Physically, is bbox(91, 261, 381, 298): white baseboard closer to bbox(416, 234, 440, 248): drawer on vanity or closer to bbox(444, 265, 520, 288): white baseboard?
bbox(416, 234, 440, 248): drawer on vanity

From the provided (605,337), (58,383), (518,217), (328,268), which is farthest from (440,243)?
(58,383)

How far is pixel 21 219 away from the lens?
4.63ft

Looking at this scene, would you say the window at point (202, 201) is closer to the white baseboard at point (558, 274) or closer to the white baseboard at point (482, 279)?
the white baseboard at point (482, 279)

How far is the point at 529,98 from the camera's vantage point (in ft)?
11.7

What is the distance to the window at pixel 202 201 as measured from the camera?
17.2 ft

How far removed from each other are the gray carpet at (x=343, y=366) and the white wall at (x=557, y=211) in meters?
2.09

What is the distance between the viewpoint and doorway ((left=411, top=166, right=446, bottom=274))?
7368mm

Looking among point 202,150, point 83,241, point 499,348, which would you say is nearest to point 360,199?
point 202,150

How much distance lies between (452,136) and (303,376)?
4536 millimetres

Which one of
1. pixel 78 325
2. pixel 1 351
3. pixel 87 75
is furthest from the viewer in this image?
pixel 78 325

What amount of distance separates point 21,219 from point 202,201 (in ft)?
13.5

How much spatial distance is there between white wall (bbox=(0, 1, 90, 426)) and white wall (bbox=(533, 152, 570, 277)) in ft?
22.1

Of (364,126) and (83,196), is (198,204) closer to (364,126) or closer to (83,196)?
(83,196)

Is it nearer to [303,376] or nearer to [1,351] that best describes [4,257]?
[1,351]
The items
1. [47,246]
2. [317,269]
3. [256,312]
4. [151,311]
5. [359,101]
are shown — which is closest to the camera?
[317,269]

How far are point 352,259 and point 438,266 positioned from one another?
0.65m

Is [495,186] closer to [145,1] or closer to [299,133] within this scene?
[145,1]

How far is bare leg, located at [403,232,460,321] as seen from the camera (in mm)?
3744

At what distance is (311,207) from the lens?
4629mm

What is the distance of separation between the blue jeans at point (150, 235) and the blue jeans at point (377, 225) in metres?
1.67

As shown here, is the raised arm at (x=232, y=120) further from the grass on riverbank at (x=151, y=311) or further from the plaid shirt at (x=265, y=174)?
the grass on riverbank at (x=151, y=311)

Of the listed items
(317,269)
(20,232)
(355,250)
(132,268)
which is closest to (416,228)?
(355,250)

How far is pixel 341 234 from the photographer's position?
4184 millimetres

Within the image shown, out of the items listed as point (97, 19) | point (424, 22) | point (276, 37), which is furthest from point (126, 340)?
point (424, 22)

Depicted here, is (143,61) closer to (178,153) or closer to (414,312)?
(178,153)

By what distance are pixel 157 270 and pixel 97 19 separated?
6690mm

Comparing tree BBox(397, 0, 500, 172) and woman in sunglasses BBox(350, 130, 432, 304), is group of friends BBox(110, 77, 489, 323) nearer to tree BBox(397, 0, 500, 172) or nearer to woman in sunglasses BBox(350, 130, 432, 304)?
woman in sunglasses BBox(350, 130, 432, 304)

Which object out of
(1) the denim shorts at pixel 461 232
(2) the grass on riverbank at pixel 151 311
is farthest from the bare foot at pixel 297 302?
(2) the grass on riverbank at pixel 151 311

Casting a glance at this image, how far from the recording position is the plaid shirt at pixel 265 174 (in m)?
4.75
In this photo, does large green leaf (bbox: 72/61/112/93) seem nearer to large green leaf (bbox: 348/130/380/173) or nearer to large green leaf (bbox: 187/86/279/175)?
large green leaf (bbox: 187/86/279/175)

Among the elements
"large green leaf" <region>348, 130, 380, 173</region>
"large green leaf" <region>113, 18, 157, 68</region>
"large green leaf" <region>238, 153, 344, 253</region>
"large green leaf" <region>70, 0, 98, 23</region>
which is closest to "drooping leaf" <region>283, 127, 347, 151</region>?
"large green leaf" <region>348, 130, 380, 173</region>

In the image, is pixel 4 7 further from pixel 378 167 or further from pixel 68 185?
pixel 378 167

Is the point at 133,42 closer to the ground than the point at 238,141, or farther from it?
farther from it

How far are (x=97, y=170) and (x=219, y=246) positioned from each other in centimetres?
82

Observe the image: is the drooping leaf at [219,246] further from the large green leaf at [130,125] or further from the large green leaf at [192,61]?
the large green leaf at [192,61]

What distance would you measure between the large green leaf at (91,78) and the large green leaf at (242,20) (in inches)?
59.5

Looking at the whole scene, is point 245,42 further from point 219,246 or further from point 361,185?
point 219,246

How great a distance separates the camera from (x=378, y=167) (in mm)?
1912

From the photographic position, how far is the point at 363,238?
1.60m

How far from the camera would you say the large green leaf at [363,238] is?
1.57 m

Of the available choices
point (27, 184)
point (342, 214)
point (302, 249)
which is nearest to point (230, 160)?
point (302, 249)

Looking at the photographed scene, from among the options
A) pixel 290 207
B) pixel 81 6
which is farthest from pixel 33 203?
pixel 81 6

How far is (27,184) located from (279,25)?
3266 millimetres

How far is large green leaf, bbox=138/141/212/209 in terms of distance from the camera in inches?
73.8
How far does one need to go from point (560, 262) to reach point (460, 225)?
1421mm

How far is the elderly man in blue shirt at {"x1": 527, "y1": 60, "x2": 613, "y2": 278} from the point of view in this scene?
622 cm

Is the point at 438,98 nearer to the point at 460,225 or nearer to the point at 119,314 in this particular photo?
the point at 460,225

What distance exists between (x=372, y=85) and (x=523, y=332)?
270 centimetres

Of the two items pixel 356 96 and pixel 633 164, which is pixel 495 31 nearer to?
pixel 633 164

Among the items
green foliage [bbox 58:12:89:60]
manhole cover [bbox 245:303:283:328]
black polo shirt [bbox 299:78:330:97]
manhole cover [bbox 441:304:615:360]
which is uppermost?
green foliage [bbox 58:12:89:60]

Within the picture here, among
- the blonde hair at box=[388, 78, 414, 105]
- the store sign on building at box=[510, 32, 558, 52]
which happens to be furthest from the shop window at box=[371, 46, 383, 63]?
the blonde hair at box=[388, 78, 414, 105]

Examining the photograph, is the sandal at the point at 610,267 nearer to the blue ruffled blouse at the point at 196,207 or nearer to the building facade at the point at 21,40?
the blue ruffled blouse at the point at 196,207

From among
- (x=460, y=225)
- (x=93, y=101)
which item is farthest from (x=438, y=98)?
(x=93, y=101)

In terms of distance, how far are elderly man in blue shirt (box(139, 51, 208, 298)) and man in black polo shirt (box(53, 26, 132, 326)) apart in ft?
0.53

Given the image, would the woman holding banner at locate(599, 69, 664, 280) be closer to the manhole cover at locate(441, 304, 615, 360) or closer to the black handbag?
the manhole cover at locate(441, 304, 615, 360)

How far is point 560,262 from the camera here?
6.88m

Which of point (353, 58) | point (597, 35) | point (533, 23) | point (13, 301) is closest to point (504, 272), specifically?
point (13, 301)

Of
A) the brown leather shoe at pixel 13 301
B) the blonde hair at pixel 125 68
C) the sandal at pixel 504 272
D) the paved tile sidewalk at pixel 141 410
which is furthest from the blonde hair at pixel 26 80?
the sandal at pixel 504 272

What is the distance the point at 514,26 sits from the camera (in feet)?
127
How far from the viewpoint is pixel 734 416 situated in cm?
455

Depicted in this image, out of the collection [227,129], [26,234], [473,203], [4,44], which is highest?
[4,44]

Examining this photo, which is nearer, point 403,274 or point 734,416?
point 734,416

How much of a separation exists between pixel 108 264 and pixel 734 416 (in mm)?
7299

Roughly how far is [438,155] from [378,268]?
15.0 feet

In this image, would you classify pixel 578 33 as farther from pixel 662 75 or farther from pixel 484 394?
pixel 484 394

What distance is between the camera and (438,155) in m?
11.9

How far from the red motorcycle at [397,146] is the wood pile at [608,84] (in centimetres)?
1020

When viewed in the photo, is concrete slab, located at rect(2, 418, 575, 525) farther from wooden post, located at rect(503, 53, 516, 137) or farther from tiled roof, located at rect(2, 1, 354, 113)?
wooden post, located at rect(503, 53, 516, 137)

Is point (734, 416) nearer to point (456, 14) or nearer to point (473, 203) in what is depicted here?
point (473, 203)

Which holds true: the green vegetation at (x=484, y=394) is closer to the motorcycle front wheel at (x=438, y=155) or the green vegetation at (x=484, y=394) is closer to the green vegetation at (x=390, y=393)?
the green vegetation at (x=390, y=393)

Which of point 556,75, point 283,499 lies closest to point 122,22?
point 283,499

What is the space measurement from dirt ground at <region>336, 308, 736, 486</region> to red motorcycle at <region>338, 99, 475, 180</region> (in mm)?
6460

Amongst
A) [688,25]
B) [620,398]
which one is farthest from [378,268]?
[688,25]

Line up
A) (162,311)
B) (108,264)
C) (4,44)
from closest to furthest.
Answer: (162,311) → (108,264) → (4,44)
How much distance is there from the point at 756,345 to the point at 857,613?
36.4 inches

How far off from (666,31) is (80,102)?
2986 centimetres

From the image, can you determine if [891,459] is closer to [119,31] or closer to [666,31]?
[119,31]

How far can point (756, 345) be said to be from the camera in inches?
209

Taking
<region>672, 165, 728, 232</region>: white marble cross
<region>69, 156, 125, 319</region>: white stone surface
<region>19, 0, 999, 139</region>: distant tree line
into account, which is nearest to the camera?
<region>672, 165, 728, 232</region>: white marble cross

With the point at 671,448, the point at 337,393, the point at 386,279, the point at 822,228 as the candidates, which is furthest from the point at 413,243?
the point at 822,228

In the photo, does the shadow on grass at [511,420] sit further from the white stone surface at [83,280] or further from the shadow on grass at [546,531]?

* What is expected
Retype nothing except the lines from the line holding "Which holds true: the" through the last line of the entries, both included.

* Solution below
Which holds true: the green vegetation at (x=484, y=394) is closer to the motorcycle front wheel at (x=438, y=155) or the green vegetation at (x=484, y=394) is closer to the green vegetation at (x=390, y=393)?
the green vegetation at (x=390, y=393)

Which of point 556,75, point 283,499 lies closest to point 122,22?
point 283,499

What is the space measurement from dirt ground at <region>336, 308, 736, 486</region> to red motorcycle at <region>338, 99, 475, 180</region> (in mm)?
6460

Amongst
A) [688,25]
B) [620,398]
which one is farthest from [378,268]?
[688,25]

Line up
A) (162,311)
B) (108,264)
C) (4,44)
from closest to furthest.
Answer: (162,311) → (108,264) → (4,44)
How much distance is there from the point at 756,345 to the point at 857,613?
36.4 inches

How far off from (666,31) is (80,102)?
2986 centimetres

From the image, can you determine if [891,459] is closer to [119,31] or closer to [666,31]?
[119,31]

How far can point (756, 345) be said to be from the camera in inches?
209

Taking
<region>672, 165, 728, 232</region>: white marble cross
<region>69, 156, 125, 319</region>: white stone surface
<region>19, 0, 999, 139</region>: distant tree line
into account, which is nearest to the camera?
<region>672, 165, 728, 232</region>: white marble cross

With the point at 671,448, the point at 337,393, the point at 386,279, the point at 822,228 as the candidates, which is furthest from the point at 413,243?
the point at 822,228

In the photo, does the shadow on grass at [511,420] sit further from the white stone surface at [83,280] or further from the shadow on grass at [546,531]?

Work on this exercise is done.